Grant helps establish mental health program at Durham County Detention Center

Durham Sheriff Mike Andrews announces the Jail and Mental Health Collaboration Project. (Derrick Lewis/CBS North Carolina)


DURHAM, N.C. (WNCN) – A federal grant will help fund a mental health program at the Durham County Detention Center, officials announced Monday.

The U.S. Department of Justice awarded the Durham County Sheriff’s Office a multi-year grant for more than $228,000.

“This is the largest grant our agency has received in recent years,” said Sheriff Mike Andrews. “It is a proud moment not only for the Sheriff’s Office but also the mental health experts at this facility who provide much-needed care every day.”

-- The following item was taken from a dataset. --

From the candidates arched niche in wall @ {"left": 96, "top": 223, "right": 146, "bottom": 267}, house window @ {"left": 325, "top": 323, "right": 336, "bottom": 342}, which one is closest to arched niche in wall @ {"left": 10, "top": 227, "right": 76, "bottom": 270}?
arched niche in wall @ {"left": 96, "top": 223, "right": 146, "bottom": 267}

The federal funds will help establish the Jail and Mental Health Collaboration Project. That project will be a partnership between the Criminal Justice Resource Center and the Durham County and Sheriff’s Office and will serve as the mental health provider at the jail.

“Limited funding has created gaps in the healthcare system. Those gaps have put county jails like ours on the front line of mental health care,” Andrews said.

The Project will help replace the old screening process and will improve the detention facility’s classification of detainees and improve housing assignments for those with mental illness.

“When you have a large facility and you have to classify your pods based on security and other concerns, then you have a mix and staff has to go in every pod, and it’s very time consuming,” said Gudrun Parmer with the Criminal Justice Resource Center.

The Project will also aim to identify a detainee’s criminogenic risk factors.

The federal grant will also help train detention staff in Mental Health First Aid and Crisis Intervention by establishing on-site training.

The Sheriff’s Office said 7,369 individuals were incarcerated in the Durham County Detention Facility in 2015. Of that number, 20 percent were diagnosed or taking medication for mental illness.

“There’s a need for more detention officers to have the skills to work with detainees who are either in distress, being treated for mental illness, or both,” said Lt. Colonel Natalie Perkins, Detention Services director.

The Durham County Government will provide $55, 205 in matching funds.